**EXERCISE A:**
From the excerpt describing the robot drawing views, list every axis named for the robot's motion.
**EXERCISE B:**
In the drawing-views excerpt, rewrite the part that opens with the words containing "[0019] FIG. 2a" and closes with "and Tilt mechanism.", putting "belt drives" in place of "pulley stacks".

══ TEXT EXCERPT

BRIEF DESCRIPTION OF THE SEVERAL VIEWS OF THE DRAWING
[0017] The following is a description, by way of example only, of
different embodiments of the mechanism, its variations, derivations
and reductions.
[0018] FIG. 1 shows a 4-axis robot moving an ingredient basket
along X, Y and Z axes while tilting along T-axis aligned with
Y-axis driven by fixed motors and pulley stacks.
[0019] FIG. 2a shows a detailed 3D view of the pulley stacks for X,
Y, Z and T axes.
[0020] FIG. 2b shows a detailed top view of the pulley stacks for
X, Y, Z and T axes.
[0021] FIG. 3a shows a detailed view of robot head assembly along
with Z and Tilt mechanism.
[0022] FIG. 3a shows a detailed view of robot head assembly along
with Z and Tilt mechanism in a different position and tilt
angle.
[0023] FIG. 4 shows an alternate Z and Tilt mechanism using a worm
gear mechanism.
[0024] FIG. 5 shows a universal lift bar attached to an ingredient
basket.
[0025] FIG. 6a shows robot head in a position ready to pick an
ingredient basket
[0026] FIG. 6b shows robot head in a position ready to engage the
horizontal lock pins to the corresponding universal lift bar lock
holes to attached to the ingredient basket
[0027] FIG. 6c shows robot head in a position with horizontal lock
pins already engaged and ready to lock with the vertical lock pins
aligned to corresponding universal bar lock holes attached to the
ingredient basket.
[0028] FIG. 6d shows robot head in a position with the ingredient
basket picked up and universal lift bar securely locked to the
robot head.
[0029] FIG. 7a shows a tilt rotation multiplication means utilizing
a gears
[0030] FIG. 7b shows an alternate view of the components of tilt
with enhanced rotation.

════
══ DATA

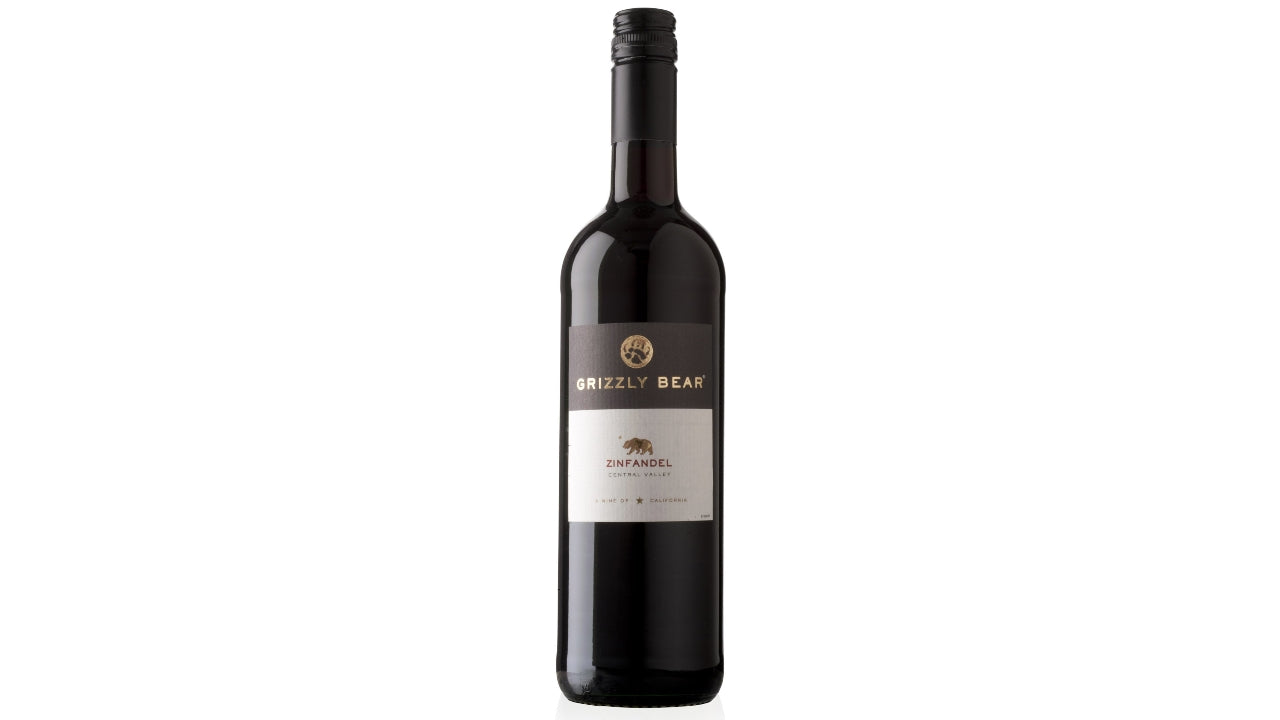 Grizzly Bear Zinfandel 13,5% 75cl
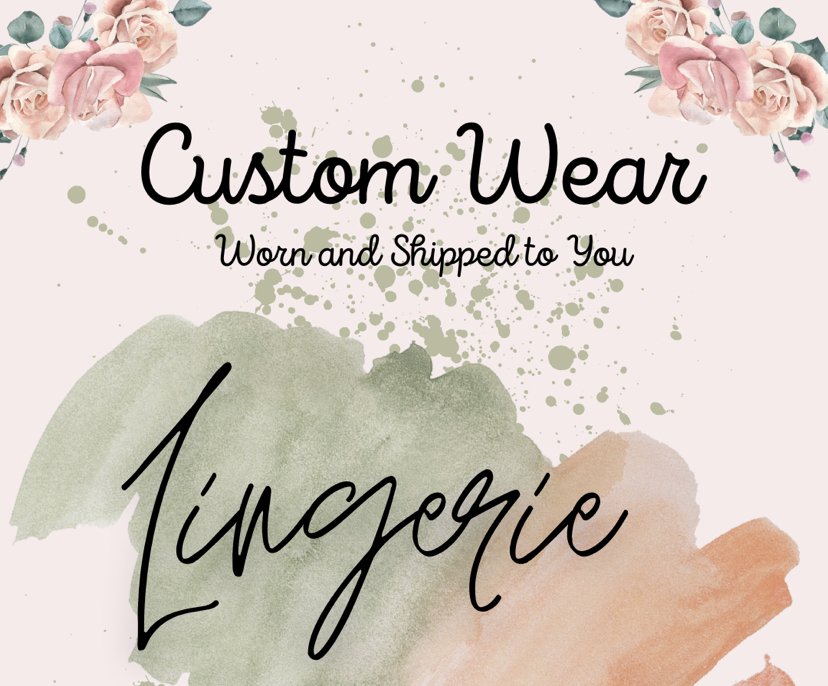 Custom Wear Lingerie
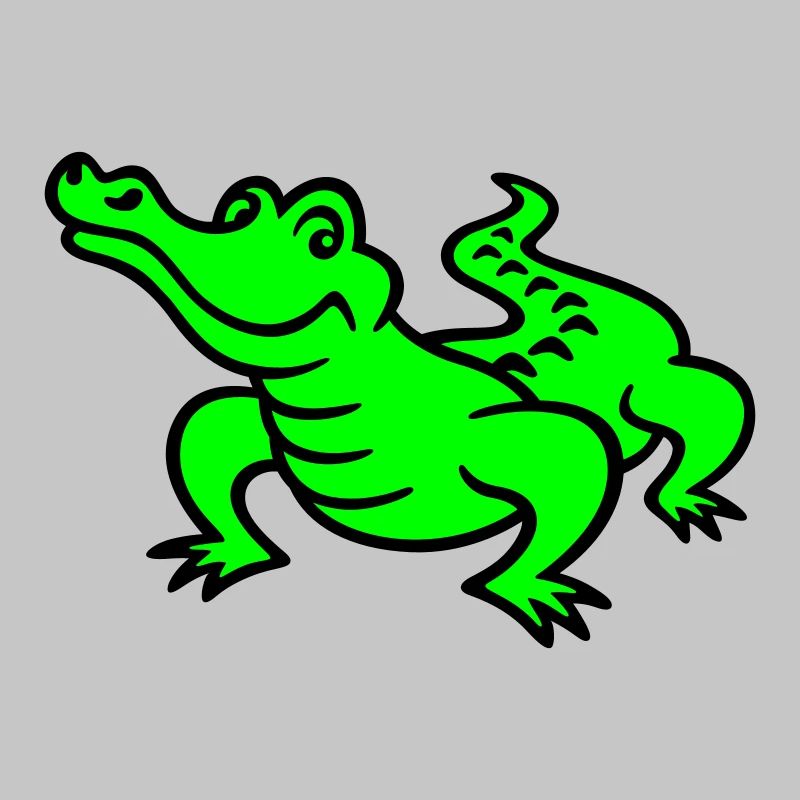 crocodile (a)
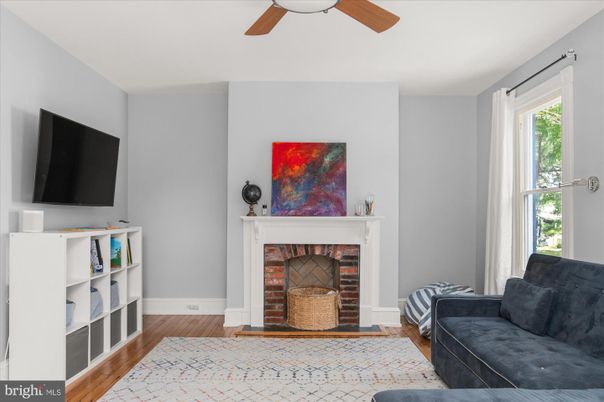 Fireplace, Interior, Wood Texture Flooring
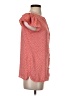 Ann Taylor LOFT 100% Polyester Red Short Sleeve Blouse Size XS - photo 4
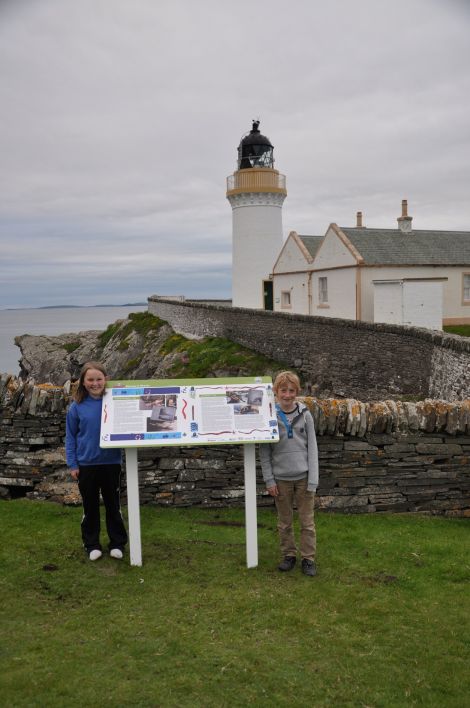 The "rescues and wrecks" trail will be one of several attractions at the Bressay Open Day.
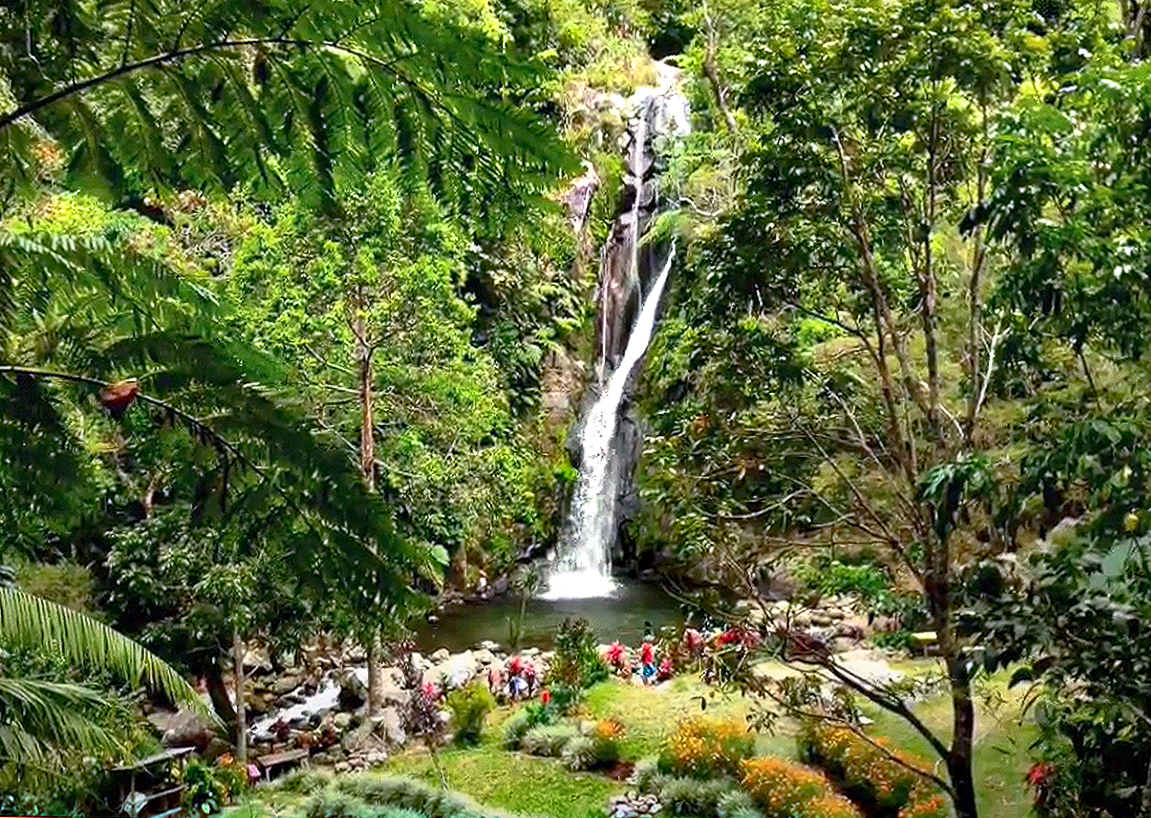 Travel in the New Normal: Tausuvan Falls in Cotabato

════

**TASK RESULT A:**
X, Y, Z and T

**TASK RESULT B:**
[0019] FIG. 2a shows a detailed 3D view of the belt drives for X,
Y, Z and T axes.
[0020] FIG. 2b shows a detailed top view of the belt drives for
X, Y, Z and T axes.
[0021] FIG. 3a shows a detailed view of robot head assembly along
with Z and Tilt mechanism.